### What you are asked to do
Transcribe the listing below in full, exactly, with no images.

### Supplied material
────────

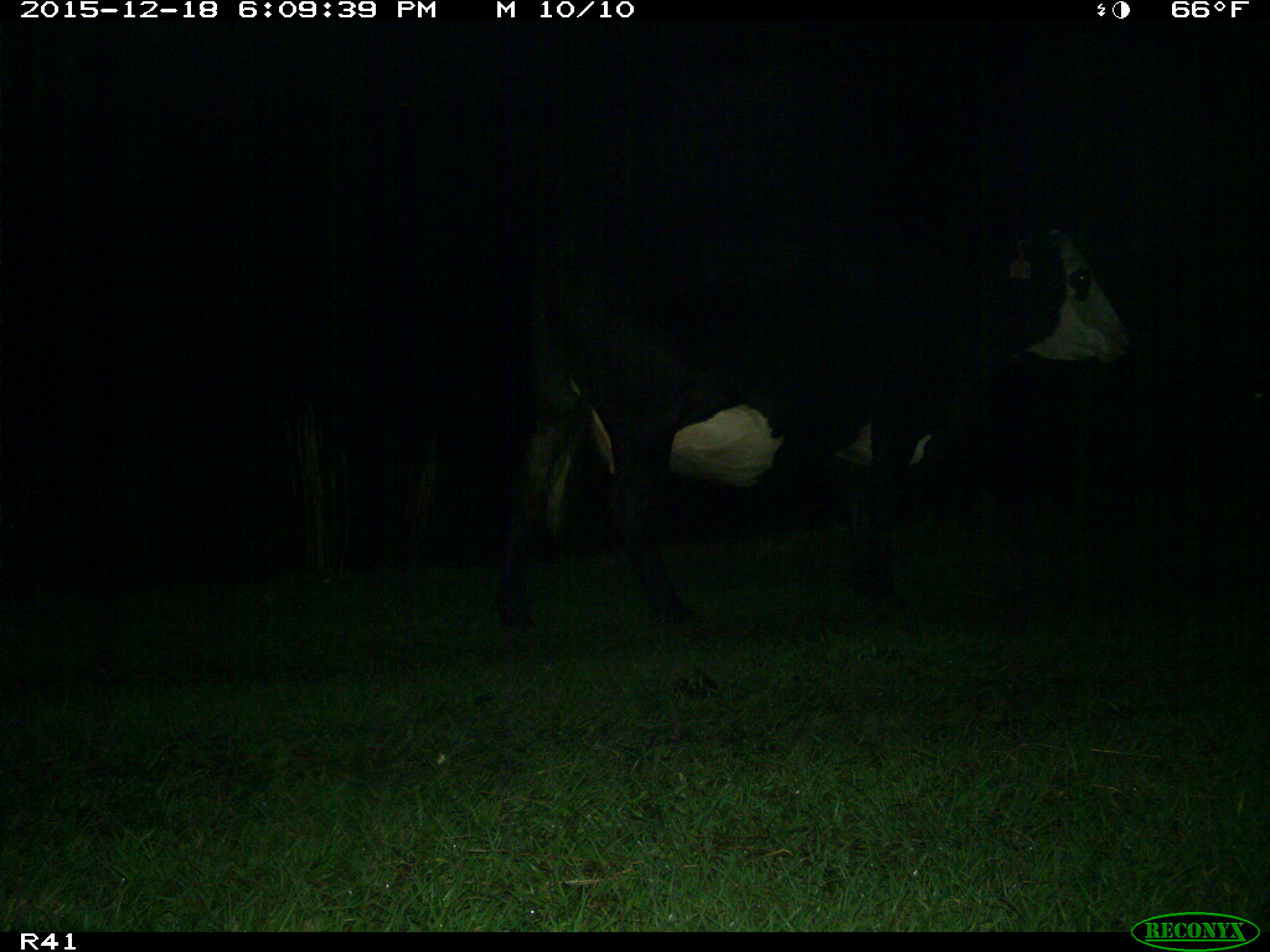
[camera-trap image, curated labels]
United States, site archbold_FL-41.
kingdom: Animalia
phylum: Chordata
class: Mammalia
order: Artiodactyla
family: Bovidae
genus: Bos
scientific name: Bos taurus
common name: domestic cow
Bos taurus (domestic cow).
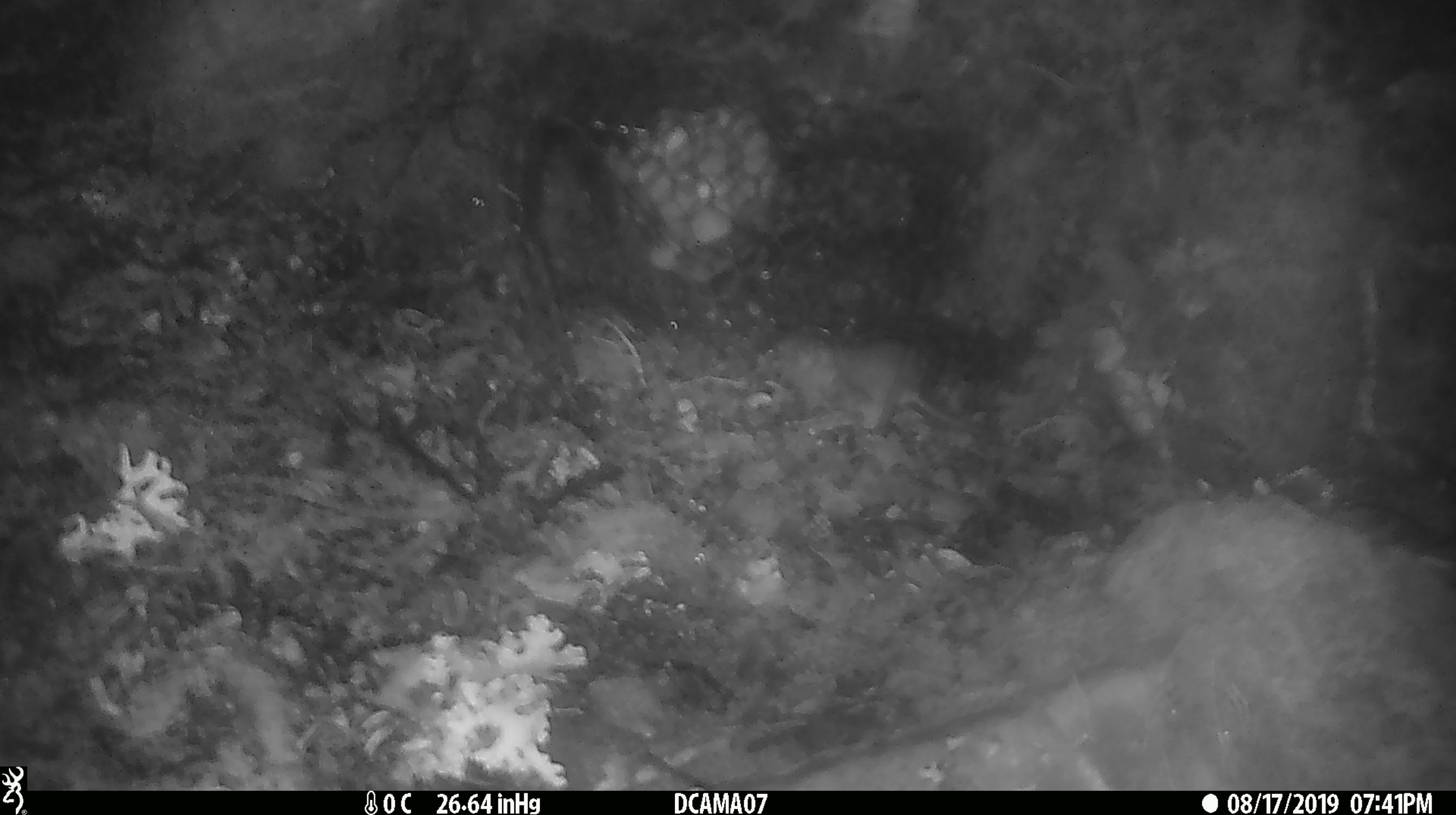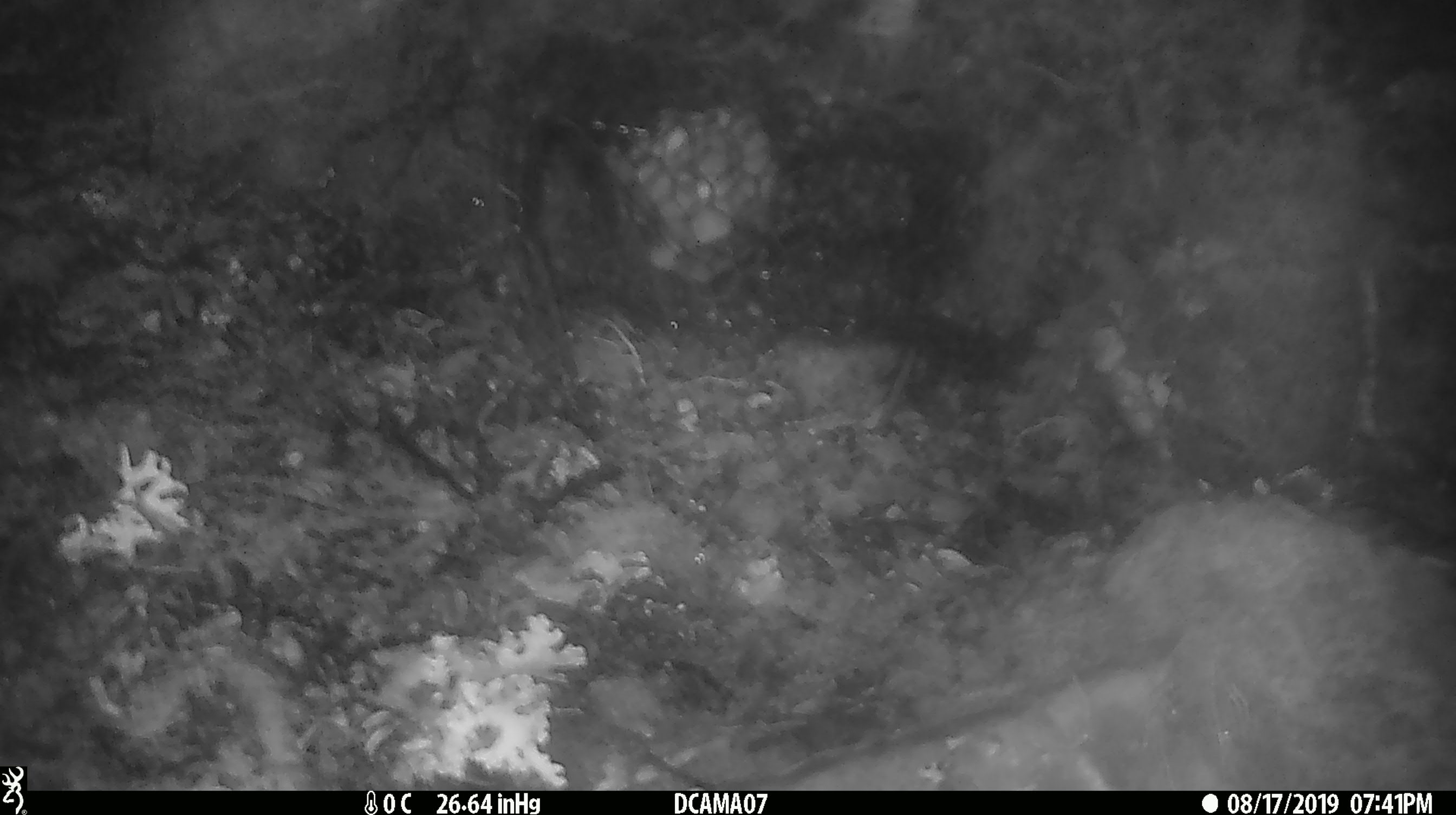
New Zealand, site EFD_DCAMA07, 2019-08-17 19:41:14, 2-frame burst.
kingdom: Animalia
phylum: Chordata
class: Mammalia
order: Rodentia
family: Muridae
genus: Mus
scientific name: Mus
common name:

────────

### Reply to the task
[camera-trap image, curated labels]
United States, site archbold_FL-41.
kingdom: Animalia
phylum: Chordata
class: Mammalia
order: Artiodactyla
family: Bovidae
genus: Bos
scientific name: Bos taurus
common name: domestic cow
Bos taurus (domestic cow).
New Zealand, site EFD_DCAMA07, 2019-08-17 19:41:14, 2-frame burst.
kingdom: Animalia
phylum: Chordata
class: Mammalia
order: Rodentia
family: Muridae
genus: Mus
scientific name: Mus
common name:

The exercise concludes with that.